2 . Now let's build a linear regression given by the equation:

y=mx+b

using the LINEST function.

For this:

    enter the LINEST function as an array formula into the range of cells C20:D20: =(LINEST(B4:B14;A4:A14)). As a result, we get the value of the parameter m in cell C20, and the value of the parameter b in cell D20;

    enter the formula in cell D4: =$C*A4+$D;

    copy this formula using the fill marker to the range of cells D4:D17 and get the desired data series.

3 . We build an exponential regression that has the equation:

with the help of the LGRFPRIBL function, it is performed similarly:

    in the range of cells C21:D21, enter the function LGRFPRIBL as an array formula: =( LGRFPRIBL (B4:B14;A4:A14)). In this case, the value of the parameter m will be determined in cell C21, and the value of the parameter b will be determined in cell D21;

    the formula is entered into cell E4: =$D*$C^A4;

    using the fill marker, this formula is copied to the range of cells E4:E17, where the data series for exponential regression will be located (see Fig. 12).

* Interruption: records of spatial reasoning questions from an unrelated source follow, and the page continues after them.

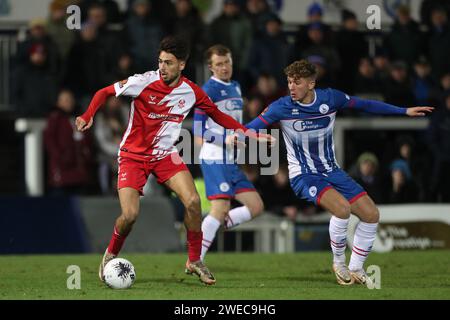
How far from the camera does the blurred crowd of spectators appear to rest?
18594mm

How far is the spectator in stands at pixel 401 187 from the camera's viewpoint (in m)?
18.6

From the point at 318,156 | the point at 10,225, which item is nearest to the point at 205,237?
the point at 318,156

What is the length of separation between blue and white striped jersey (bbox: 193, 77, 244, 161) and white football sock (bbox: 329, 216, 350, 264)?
7.77 ft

On fig. 13 shows a table where we can see the functions we use with the necessary cell ranges, as well as formulas.

Value R 2 called determination coefficient.

The task of constructing a regression dependence is to find the vector of coefficients m of the model (1) at which the coefficient R takes the maximum value.

To assess the significance of R, Fisher's F-test is used, calculated by the formula

where n- sample size (number of experiments);

k is the number of model coefficients.

If F exceeds some critical value for the data n and k and the accepted confidence level, then the value of R is considered significant. Tables of critical values ​​of F are given in reference books on mathematical statistics.

Thus, the significance of R is determined not only by its value, but also by the ratio between the number of experiments and the number of coefficients (parameters) of the model. Indeed, the correlation ratio for n=2 for a simple linear model is 1 (through 2 points on the plane, you can always draw a single straight line). However, if the experimental data are random variables, such a value of R should be trusted with great care. Usually, in order to obtain a significant R and reliable regression, it is aimed at ensuring that the number of experiments significantly exceeds the number of model coefficients (n>k).

To build a linear regression model, you must:

1) prepare a list of n rows and m columns containing the experimental data (column containing the output value Y must be either first or last in the list); for example, let's take the data of the previous task, adding a column called "period number", numbering the numbers of periods from 1 to 12. (these will be the values X)

2) go to menu Data/Data Analysis/Regression

If the "Data Analysis" item in the "Tools" menu is missing, then you should go to the "Add-Ins" item of the same menu and check the "Analysis Package" box.

3) in the "Regression" dialog box, set:

input interval Y;

input interval X;

output interval - the upper left cell of the interval in which the calculation results will be placed (it is recommended to place it on a new worksheet);

4) click "Ok" and analyze the results.